Tsarp · 4 months ago
What tps are you hitting? And did you have to change KV size?
mekpro · 4 months ago
Gemma 3 is way way better than Llama 4. I think Meta will start to lose its position in LLM mindshare. Another weakness of Llama 4 is its model size that is too large (even though it can run fast with MoE), which greatly limits the applicable users to a small percentage of enthusiasts who have enough GPU VRAM. Meanwhile, Gemma 3 is widely usable across all hardware sizes.
trebligdivad · 4 months ago
It seems pretty impressive - I'm running it on my CPU (16 core AMD 3950x) and it's very very impressive at translation, and the image description is very impressive as well. I'm getting about 2.3token/s on it (compared to under 1/s on the Calme-3.2 I was previously using).

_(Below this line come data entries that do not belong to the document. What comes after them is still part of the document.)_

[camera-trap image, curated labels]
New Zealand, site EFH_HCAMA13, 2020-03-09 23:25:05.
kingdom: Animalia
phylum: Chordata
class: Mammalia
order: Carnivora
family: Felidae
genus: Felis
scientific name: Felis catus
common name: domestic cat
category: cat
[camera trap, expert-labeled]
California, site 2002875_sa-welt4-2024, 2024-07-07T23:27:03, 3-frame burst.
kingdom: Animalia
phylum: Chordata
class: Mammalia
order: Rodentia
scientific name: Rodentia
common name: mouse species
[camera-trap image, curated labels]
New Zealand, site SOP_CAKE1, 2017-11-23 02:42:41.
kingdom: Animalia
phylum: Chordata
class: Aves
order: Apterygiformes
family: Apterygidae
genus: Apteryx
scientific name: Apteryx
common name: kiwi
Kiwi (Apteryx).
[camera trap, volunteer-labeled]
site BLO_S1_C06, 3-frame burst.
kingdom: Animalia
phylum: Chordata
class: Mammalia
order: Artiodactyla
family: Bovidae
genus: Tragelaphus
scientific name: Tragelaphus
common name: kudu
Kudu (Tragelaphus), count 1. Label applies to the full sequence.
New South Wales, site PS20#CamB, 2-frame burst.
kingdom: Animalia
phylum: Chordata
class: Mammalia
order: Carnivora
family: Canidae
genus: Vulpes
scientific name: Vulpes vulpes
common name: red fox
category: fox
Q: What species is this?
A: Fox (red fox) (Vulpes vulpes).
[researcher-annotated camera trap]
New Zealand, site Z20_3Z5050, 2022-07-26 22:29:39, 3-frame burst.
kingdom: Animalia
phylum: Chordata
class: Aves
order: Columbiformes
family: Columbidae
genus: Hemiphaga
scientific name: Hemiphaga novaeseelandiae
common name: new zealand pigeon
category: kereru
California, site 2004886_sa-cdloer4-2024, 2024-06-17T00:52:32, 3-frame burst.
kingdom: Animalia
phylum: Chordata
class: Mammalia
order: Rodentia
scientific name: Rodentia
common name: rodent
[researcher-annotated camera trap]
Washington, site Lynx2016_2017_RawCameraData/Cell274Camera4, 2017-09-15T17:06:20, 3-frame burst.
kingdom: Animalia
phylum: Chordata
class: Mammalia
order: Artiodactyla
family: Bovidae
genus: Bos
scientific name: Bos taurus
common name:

It does tend to be a bit chatty unless you tell it not to be; pretty much everything it'll give you a 'breakdown' unless you tell it not to - so for traslation my prompt is 'Translate the input to English, only output the translation' to stop it giving a breakdown of the input language.
simonw · 4 months ago
What are you using to run it? I haven't got image input working yet myself.
trebligdivad · 4 months ago
I'm using llama.cpp - built last night from head; to do image stuff you have to run a separate client they provide, with something like:

./build/bin/llama-gemma3-cli -m /discs/fast/ai/gemma-3-27b-it-q4_0.gguf --mmproj /discs/fast/ai/mmproj-model-f16-27B.gguf -p "Describe this image." --image ~/Downloads/surprise.png

Note the 2nd gguf in there - I'm not sure, but I think that's for encoding the image.

terhechte · 4 months ago
Image input has been working with LM Studio for quite some time
Havoc · 4 months ago
The upcoming qwen3 series is supposed to be MoE...likely to give better tk/s on CPU
slekker · 4 months ago
What's MoE?
manjunaths · 4 months ago
I am running this on 16 GB AMD Radeon 7900 GRE with 64 GB machine with ROCm and llama.cpp on Windows 11. I can use Open-webui or the native gui for the interface. It is made available via an internal IP to all members of my home.

It runs at around 26 tokens/sec and FP16, FP8 is not supported by the Radeon 7900 GRE.

I just love it.

For coding QwQ 32b is still king. But with a 16GB VRAM card it gives me ~3 tokens/sec, which is unusable.

I tried to make Gemma 3 write a powershell script with Terminal gui interface and it ran into dead-ends and finally gave up. QwQ 32B performed a lot better.

But for most general purposes it is great. My kid's been using it to feed his school textbooks and ask it questions. It is better than anything else currently.

Somehow it is more "uptight" than llama or the chinese models like Qwen. Can't put my finger on it, the Chinese models seem nicer and more talkative.

mdp2021 · 4 months ago
> My kid's been using it to feed his school textbooks and ask it questions

Which method are you employing to feed a textbook into the model?

behnamoh · 4 months ago
This is what local LLMs need—being treated like first-class citizens by the companies that make them.

That said, the first graph is misleading about the number of H100s required to run DeepSeek r1 at FP16. The model is FP8.

mmoskal · 4 months ago
Also ~noone runs h100 at home, ie at batch size 1. What matters is throughput. With 37b active parameters and a massive deployment throughout (per gpu) should be similar to Gemma.
freeamz · 4 months ago
so what is the real comparison against DeepSeek r1 ? Would be good to know which is actually more cost efficient and open (reproducible build) to run locally.
behnamoh · 4 months ago
half the amount of those dots is what it takes. but also, why compare a 27B model with a +600B? that doesn't make sense.